> Trecho selecionado
Pesquisadores sem bom senso existem, isso não é novidade. Mas concluir que áreas protegidas fazem mal a preservação é passar da conta.

2 de agosto de 2011 · 13 anos atrás
  • Marc Dourojeanni

    Consultor e professor emérito da Universidade Nacional Agrária de Lima, Peru. Foi chefe da Divisão Ambiental do Banco Interam...

Que os cientistas malucos existem não é novidade. Eles não são apenas ciência ficção. Estão por toda a parte e nem sempre as suas descobertas são importantes ou úteis. Muitas vezes fazem muito dano à humanidade e às causas nobres. Sem falar dos que se deleitam inventando máquinas letais. Já teve, ainda, quem “descobrisse” que conservar a vegetação das bacias hidrográficas não ajuda a dispor de água, nem de água boa e; também, que a espécie humana é benfeitora da natureza. Agora, uns dias atrás, dois cientistas soltaram a bombástica notícia de que as áreas protegidas não servem para conservar a diversidade biológica e que é necessário instrumentos diferentes.

Camilo Mora e Peter Sale, da Universidade do Havaí, são conceituados cientistas marinhos, mas, na sua apreciação sobre as áreas protegidas falaram também das que são terrestres. No artigo “Ongoing global biodiversity loss and the need to move beyond protected areas: a review of the technical and practical shortcomings of protected areas on land and sea” (“Perdas atuais de biodiversidade e a necessidade de se fazer mais que áreas protegidas: uma revisão dos problemas técnicos e práticos das áreas protegidas em terra e mar”) publicado neste ano na revista Marine Ecology Progress Series (434: 251-266) os autores documentam sisudamente as brechas atuais do sistema mundial de unidades de conservação. Em sua análise não descobriram coisa alguma que não seja bem conhecido e já documentado como o fato de que, apesar das unidades de conservação, muitas espécies têm as suas populações em franco declínio, e que a perda da biodiversidade mundial aumentou, prevendo uma situação que pode ser catastrófica no ano 2050.

Entradas de um conjunto de dados

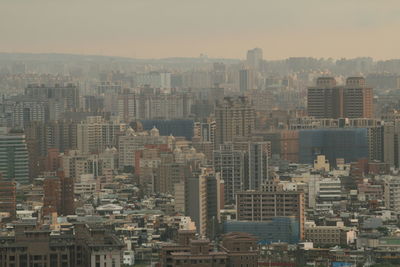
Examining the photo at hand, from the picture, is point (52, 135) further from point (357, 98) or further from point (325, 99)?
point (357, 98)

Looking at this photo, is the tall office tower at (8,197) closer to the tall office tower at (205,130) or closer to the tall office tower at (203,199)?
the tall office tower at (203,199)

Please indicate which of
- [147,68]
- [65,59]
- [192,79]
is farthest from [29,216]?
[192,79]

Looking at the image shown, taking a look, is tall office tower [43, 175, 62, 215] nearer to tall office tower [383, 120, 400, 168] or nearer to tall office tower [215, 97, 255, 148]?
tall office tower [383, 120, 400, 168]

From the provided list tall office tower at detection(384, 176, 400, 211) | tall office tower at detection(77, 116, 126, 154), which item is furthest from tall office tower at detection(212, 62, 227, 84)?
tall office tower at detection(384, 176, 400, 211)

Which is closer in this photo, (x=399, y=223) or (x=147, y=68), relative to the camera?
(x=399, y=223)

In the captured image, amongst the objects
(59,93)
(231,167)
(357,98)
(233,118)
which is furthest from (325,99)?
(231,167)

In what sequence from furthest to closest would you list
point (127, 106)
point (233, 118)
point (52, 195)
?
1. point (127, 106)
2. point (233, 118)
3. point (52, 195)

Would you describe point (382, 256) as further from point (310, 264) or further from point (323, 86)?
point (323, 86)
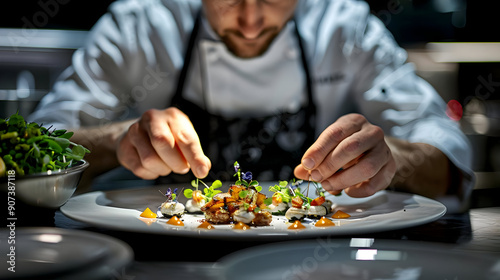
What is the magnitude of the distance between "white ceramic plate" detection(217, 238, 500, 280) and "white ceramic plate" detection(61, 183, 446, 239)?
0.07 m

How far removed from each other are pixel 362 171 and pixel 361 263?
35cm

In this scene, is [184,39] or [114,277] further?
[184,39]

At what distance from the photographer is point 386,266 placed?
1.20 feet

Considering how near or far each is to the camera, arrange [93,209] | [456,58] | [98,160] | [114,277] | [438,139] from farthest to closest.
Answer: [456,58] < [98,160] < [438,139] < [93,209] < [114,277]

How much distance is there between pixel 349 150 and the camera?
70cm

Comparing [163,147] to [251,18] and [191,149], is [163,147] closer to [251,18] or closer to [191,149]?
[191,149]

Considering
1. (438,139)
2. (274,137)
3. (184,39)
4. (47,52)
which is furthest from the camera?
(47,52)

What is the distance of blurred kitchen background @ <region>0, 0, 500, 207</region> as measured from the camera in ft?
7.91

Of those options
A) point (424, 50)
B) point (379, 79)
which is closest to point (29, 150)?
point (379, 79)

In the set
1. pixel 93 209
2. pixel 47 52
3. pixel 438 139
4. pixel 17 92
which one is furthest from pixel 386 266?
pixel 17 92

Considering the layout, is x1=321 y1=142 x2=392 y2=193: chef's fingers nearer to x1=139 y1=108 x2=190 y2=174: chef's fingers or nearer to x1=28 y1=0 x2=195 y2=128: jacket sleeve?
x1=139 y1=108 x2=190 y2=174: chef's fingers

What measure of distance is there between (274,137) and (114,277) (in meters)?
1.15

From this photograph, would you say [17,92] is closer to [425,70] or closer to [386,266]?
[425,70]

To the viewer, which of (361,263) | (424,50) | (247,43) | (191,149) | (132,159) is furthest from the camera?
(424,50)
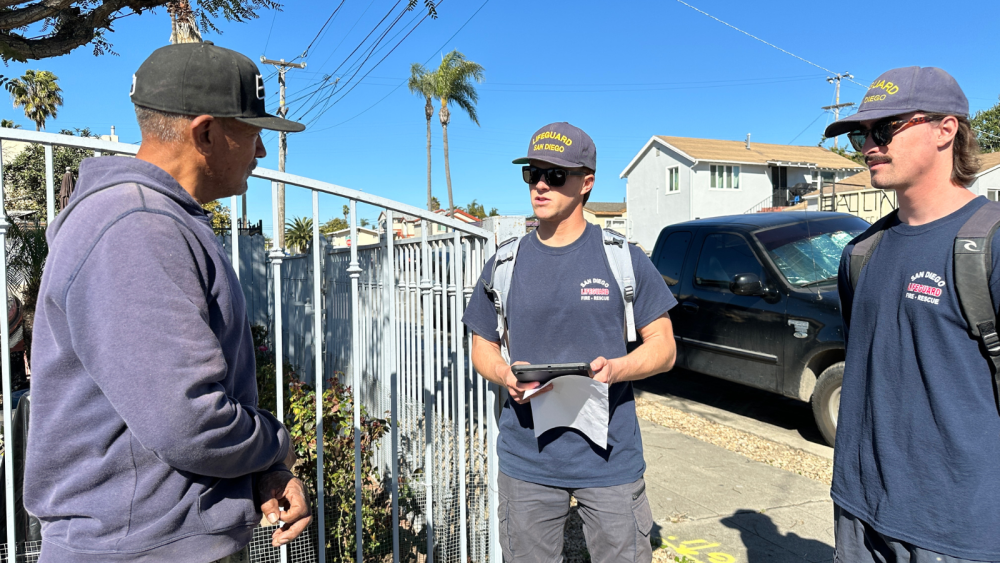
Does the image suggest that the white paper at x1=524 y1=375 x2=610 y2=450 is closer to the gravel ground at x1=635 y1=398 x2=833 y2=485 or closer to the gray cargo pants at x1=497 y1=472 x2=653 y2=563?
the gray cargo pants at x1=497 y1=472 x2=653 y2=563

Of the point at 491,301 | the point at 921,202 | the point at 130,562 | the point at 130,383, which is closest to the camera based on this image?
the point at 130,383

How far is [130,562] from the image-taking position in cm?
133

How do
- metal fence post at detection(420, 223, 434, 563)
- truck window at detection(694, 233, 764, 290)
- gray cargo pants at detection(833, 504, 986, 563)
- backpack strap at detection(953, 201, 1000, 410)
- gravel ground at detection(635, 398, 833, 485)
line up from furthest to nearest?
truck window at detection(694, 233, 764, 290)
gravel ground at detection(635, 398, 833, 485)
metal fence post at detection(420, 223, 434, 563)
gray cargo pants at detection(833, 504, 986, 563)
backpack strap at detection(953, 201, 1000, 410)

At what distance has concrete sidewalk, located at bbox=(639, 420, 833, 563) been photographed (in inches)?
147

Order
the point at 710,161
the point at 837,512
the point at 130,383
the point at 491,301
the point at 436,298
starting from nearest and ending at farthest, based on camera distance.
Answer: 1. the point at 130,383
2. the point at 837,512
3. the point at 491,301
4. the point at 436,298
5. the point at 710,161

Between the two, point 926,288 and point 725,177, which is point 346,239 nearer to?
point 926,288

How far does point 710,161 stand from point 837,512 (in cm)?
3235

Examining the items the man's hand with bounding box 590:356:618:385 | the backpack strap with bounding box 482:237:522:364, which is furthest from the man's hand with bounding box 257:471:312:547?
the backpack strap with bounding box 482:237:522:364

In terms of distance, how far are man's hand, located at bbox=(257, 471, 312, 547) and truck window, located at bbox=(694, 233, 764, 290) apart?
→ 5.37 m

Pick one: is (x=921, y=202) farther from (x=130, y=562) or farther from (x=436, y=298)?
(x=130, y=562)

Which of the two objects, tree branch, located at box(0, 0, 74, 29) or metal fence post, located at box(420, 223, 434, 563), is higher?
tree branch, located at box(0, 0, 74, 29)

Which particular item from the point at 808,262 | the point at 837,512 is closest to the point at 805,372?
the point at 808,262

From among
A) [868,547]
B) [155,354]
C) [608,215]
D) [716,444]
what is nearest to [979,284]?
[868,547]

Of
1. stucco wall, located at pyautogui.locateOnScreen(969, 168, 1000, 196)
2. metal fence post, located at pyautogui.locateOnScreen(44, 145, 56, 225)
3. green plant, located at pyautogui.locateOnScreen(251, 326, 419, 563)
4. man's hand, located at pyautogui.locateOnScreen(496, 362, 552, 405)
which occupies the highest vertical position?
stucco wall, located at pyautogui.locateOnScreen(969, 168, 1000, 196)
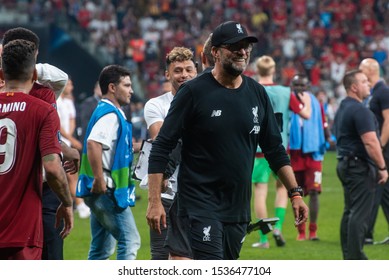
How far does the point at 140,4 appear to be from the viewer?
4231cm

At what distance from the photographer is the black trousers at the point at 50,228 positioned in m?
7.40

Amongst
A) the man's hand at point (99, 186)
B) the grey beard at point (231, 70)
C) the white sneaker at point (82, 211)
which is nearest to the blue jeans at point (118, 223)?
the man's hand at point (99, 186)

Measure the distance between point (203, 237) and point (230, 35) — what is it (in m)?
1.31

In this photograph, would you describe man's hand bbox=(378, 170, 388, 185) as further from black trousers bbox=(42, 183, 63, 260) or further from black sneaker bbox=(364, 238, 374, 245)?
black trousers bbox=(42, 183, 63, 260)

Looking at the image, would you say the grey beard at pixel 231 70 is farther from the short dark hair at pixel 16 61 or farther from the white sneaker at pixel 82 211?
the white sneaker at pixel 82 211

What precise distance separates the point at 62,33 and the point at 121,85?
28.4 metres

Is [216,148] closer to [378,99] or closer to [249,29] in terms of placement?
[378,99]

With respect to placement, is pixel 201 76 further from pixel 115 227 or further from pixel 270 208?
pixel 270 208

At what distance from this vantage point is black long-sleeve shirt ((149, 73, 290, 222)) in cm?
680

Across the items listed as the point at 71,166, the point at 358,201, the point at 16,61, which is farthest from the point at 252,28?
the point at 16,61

> O que fazer
A – Copie literalmente uma parte do texto sobre áreas protegidas. Comece nas palavras "2 de agosto" e pare depois de "necessário instrumentos diferentes.".
B – Responda com base no texto sobre áreas protegidas:
(i) De que universidade Marc Dourojeanni é professor emérito?
(ii) Em que revista foi publicado o artigo de Camilo Mora e Peter Sale?
(iii) Para que ano os autores desse artigo preveem uma situação que pode ser catastrófica?
C – Dê continuidade ao texto sobre áreas protegidas a partir da última frase apresentada.

> Respostas dadas
A –
2 de agosto de 2011 · 13 anos atrás
  • Marc Dourojeanni

    Consultor e professor emérito da Universidade Nacional Agrária de Lima, Peru. Foi chefe da Divisão Ambiental do Banco Interam...

Que os cientistas malucos existem não é novidade. Eles não são apenas ciência ficção. Estão por toda a parte e nem sempre as suas descobertas são importantes ou úteis. Muitas vezes fazem muito dano à humanidade e às causas nobres. Sem falar dos que se deleitam inventando máquinas letais. Já teve, ainda, quem “descobrisse” que conservar a vegetação das bacias hidrográficas não ajuda a dispor de água, nem de água boa e; também, que a espécie humana é benfeitora da natureza. Agora, uns dias atrás, dois cientistas soltaram a bombástica notícia de que as áreas protegidas não servem para conservar a diversidade biológica e que é necessário instrumentos diferentes.

B –
(i) Universidade Nacional Agrária de Lima, no Peru.
(ii) Marine Ecology Progress Series.
(iii) 2050.

C –
O fato novo é que sem muito dissimulo acusam as áreas protegidas pela situação. Reiteram que o sistema de áreas protegidas está incompleto e que as áreas protegidas existentes estão mal cuidadas e assim, em consequência, não cumprem a sua função de conservar amostras representativas da diversidade biológica, nem asseguram a sua sobrevivência. Consultam uma centena ou mais de publicações que dizem a mesma coisa, ou seja, que devido ao descaso da população e dos políticos, especialmente nos países ainda não plenamente desenvolvidos, as áreas protegidas em grande medida são “para inglês ver”, ou seja, que por falta de prioridade orçamentária, a maioria não cumpre as funções para as quais foram estabelecidas.

Até este ponto, embora redundante, o artigo não faz dano, exceto pela contundente declaração de que as áreas protegidas “não servem”. Com efeito, Carlos Mora, o autor principal, declarou à imprensa que “estamos investindo uma grande quantidade de recursos financeiros e humanos na criação de áreas protegidas e infelizmente a evidência existente sugere que essa não é a solução mais efetiva”. O que se espera, neste ponto, é saber quais são as alternativas de soluções mais efetivas que os autores propõem para substituir as áreas protegidas. E, para surpresa do leitor ansioso, a resposta que eles oferecem é: (i) estabilizar o tamanho da população humana mundial e, (ii) reduzir a pressão e as demandas humanas sobre a biodiversidade e seus serviços.

Acaso os autores acreditam que os que se interessam pela conservação da biodiversidade não sabem que a melhor forma teórica de defendê-la é reduzir o tamanho da população mundial e equilibrar o consumo humano com a capacidade de regeneração dos recursos naturais disponíveis? Acaso esqueceram que disso trata também o desenvolvimento sustentável? Desde as antigas propostas do Clube de Roma até a atualidade, passando pela Comissão Bruntländ e a Eco 1992, todo mundo e todo texto básico de ecologia repete isso mesmo. Esta seria a solução dos problemas humanos e dos da vida que acompanha os humanos no planeta Terra. Mas como todo mundo também sabe isso está longe de ser uma alternativa viável.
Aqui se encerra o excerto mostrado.